WORK INSTRUCTION ▸
Would you please return the lines of the entries below starting at the line that has "Mülkü Olmayanın Hükmü Olmaz" and ending at the line that has "cacha a 777.com", both included, exactly as they are?

DATASET CONTENT ▸
== == ==
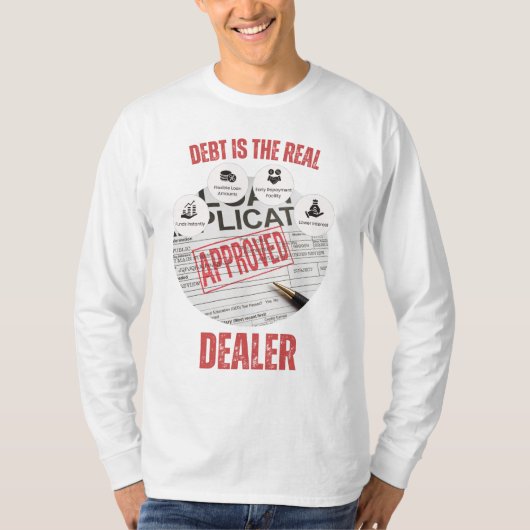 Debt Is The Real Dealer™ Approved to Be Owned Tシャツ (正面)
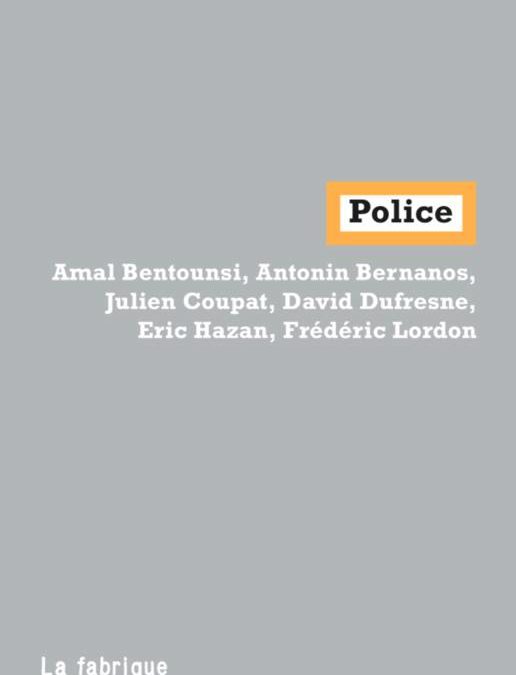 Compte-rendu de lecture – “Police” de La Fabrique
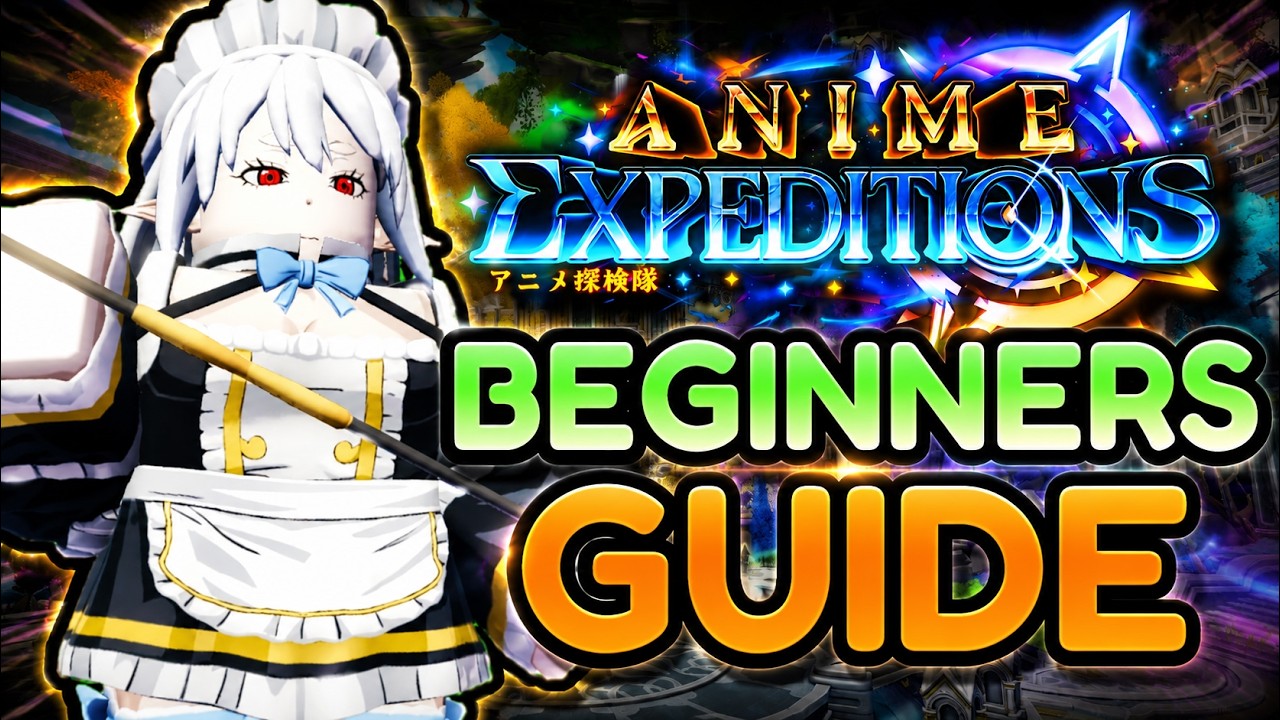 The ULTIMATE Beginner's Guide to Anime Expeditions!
== == ==
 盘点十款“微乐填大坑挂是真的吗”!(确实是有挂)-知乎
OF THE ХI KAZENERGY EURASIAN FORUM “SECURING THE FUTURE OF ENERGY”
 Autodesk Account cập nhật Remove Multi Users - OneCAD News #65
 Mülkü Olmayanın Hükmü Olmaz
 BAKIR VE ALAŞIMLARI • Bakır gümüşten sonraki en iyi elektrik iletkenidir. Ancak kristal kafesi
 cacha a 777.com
== == ==
EXERCISE SOLUTION ▸
 Mülkü Olmayanın Hükmü Olmaz
 BAKIR VE ALAŞIMLARI • Bakır gümüşten sonraki en iyi elektrik iletkenidir. Ancak kristal kafesi
 cacha a 777.com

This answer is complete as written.